Argyle sees room for more than one pioneer on the “Plaid for Payroll” frontier

Interview with Argyle CEO Shmulik Fishman reveals that verified and consumer-permissioned employment data could displace "the Equifaxes of the world”

When fintech startup Argyle raised $20 million in venture capital last October, co-founder and CEO Shmulik Fishman declared he wanted the company to become the “Plaid for employment records.” Now, Plaid wants to turn the payroll data tables a bit, but Fishman isn’t fretting about the apparent competition.

Fintech startup Plaid revealed March 4 that it’s beta-testing a new product called Plaid Income, a tool for income verification to help consumers with financial tasks such as obtaining a personal loan, qualifying for a mortgage, renting an apartment, leasing a vehicle and getting personalized financial advice. Plaid’s platform connects apps like Robinhood and Venmo to users’ bank accounts. Plaid released a whitepaper in November 2019 titled “Payroll data: The next frontier for open finance.” The whitepaper was not a product announcement, but it did give the market a strong indication that Plaid Income was on the horizon.

“At Plaid, we believe payroll data is the next frontier in fintech and open finance. Access to payroll data has tremendous potential to expand financial opportunity and help people lead healthier financial lives,” Plaid says in a blog post on March 4.

Argyle’s Fishman believes there’s room for more than one pioneer on that next frontier.

“Plaid’s recent news brings to light a major movement that’s happening in lending and underwriting — the adoption of verified and user-permissioned employment data. Competition in this space is fueling innovation and will help bring better services and options to both lenders and consumers,” Argyle’s Fishman told FinLedger.

Argyle enables companies like banks, lenders and insurance companies to quickly access to an applicant’s employment data — access that the applicant authorizes.

While Plaid is venturing into Argyle’s territory of employment data, Fishman explains that his company and Plaid are two different types of business. Plaid makes it simpler for people to review their finances online and move money between apps, he said, whereas Argyle makes it easier for workers to access employment records online and move them from one app to another.

“We are focused on replacing the Equifaxes of the world,” Fishman said, “and changing how employment records are viewed and giving control of employment data back to the individual.”

Historically, lending and leasing decisions have largely been based on a single three-digit number — the credit score. Fishman said Argyle is making decisions based on income verification and employment data more equitable for all people, not just full-time W2 employees.
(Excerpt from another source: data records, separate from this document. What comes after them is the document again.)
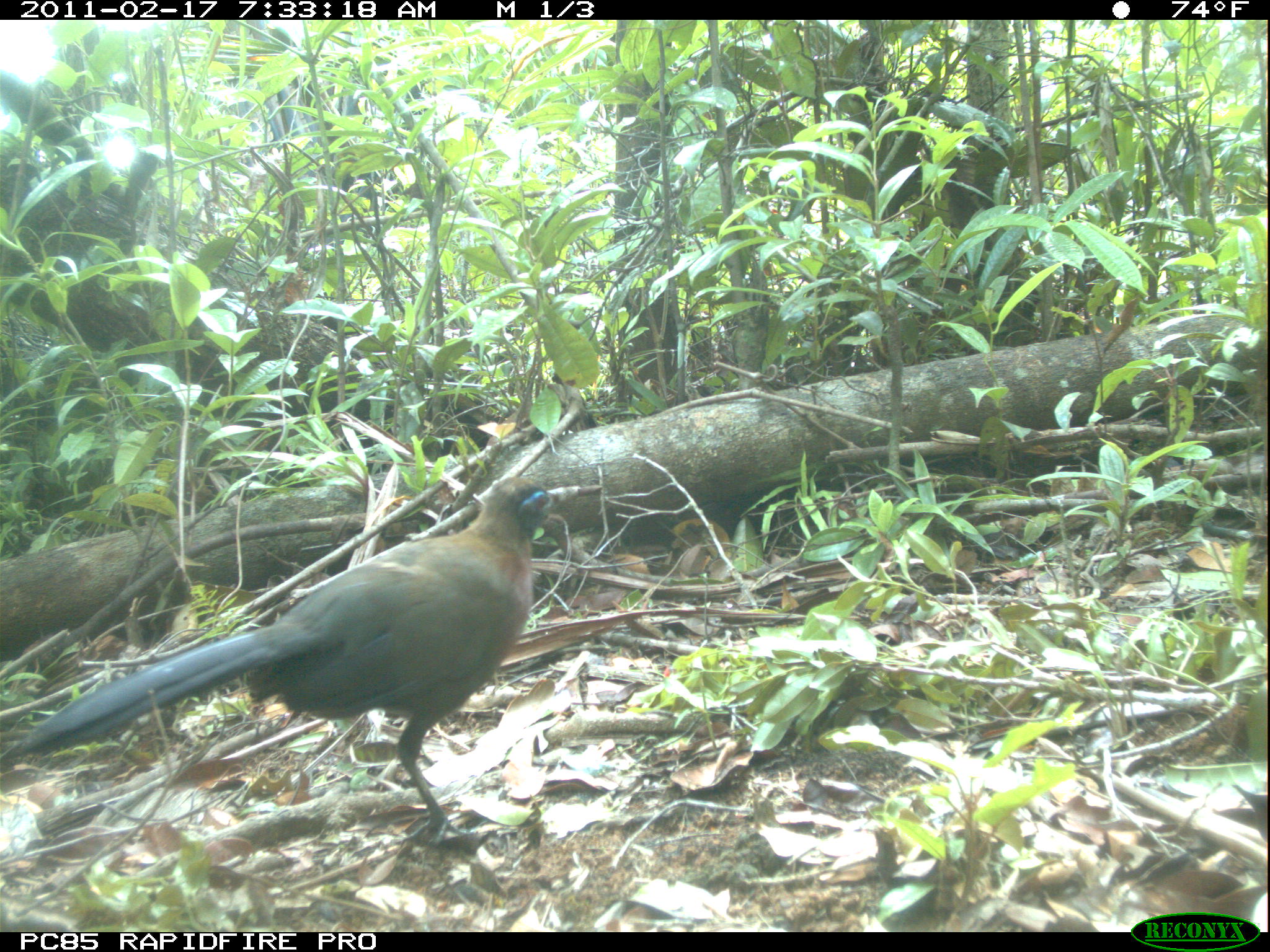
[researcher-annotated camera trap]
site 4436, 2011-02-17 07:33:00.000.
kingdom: Animalia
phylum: Chordata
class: Aves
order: Cuculiformes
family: Cuculidae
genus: Coua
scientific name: Coua serriana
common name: red-breasted coua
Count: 2.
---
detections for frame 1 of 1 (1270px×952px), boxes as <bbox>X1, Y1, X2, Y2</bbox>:
coua serriana: <bbox>20, 474, 604, 845</bbox>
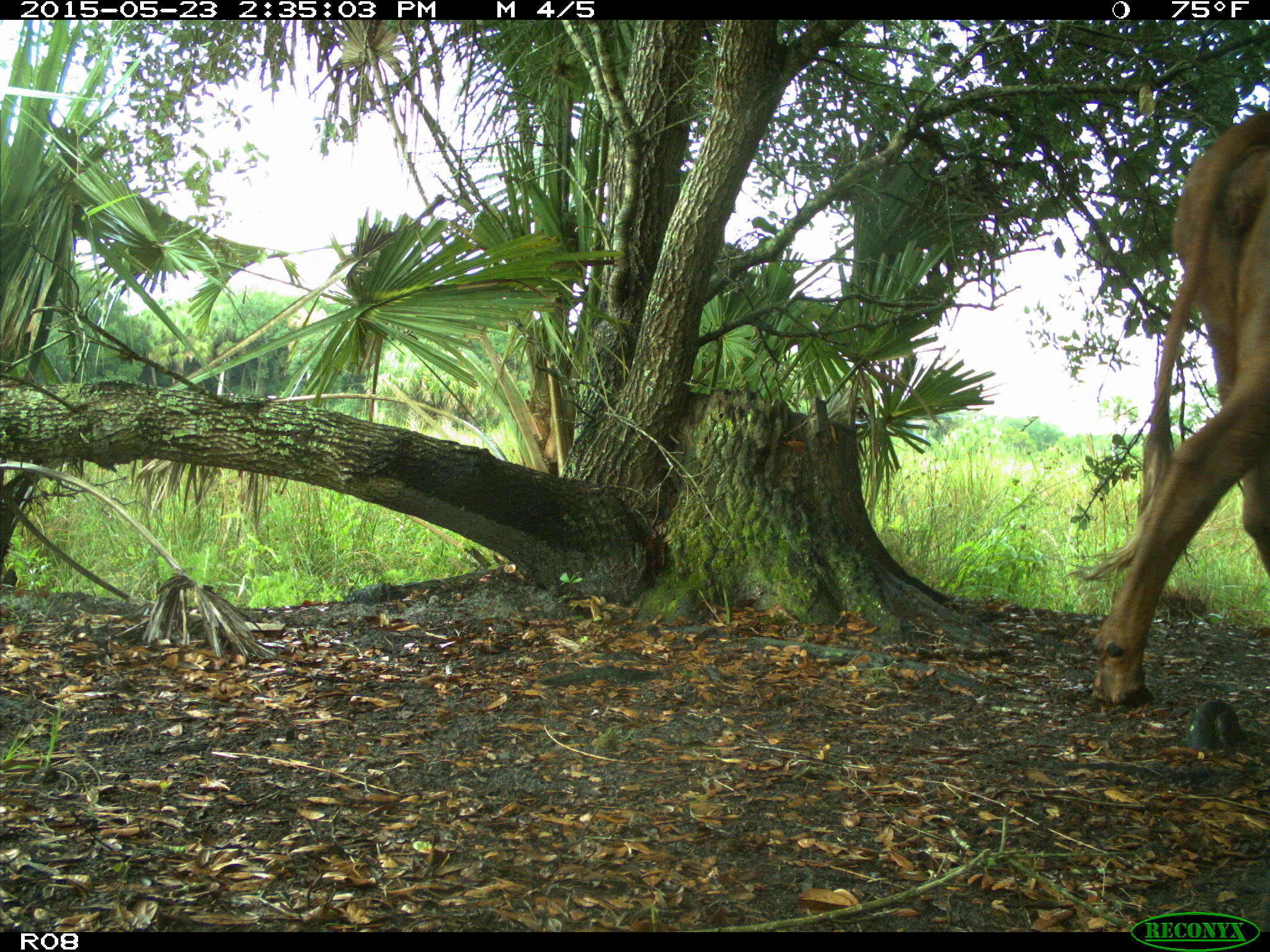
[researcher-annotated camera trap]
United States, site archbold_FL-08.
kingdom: Animalia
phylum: Chordata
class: Mammalia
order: Artiodactyla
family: Bovidae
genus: Bos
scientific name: Bos taurus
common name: domestic cow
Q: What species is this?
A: Bos taurus (domestic cow).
Building credit history and accessing financial services remain big obstacles for gig workers and other 1099 workers, he said.

“Decisions based on income verification and employment data — from small business and emergency or auto loans to housing rentals and mortgages — are life-altering for consumers, for better or worse. This information is the bedrock of financial transactions in society,” Fishman told FinLedger.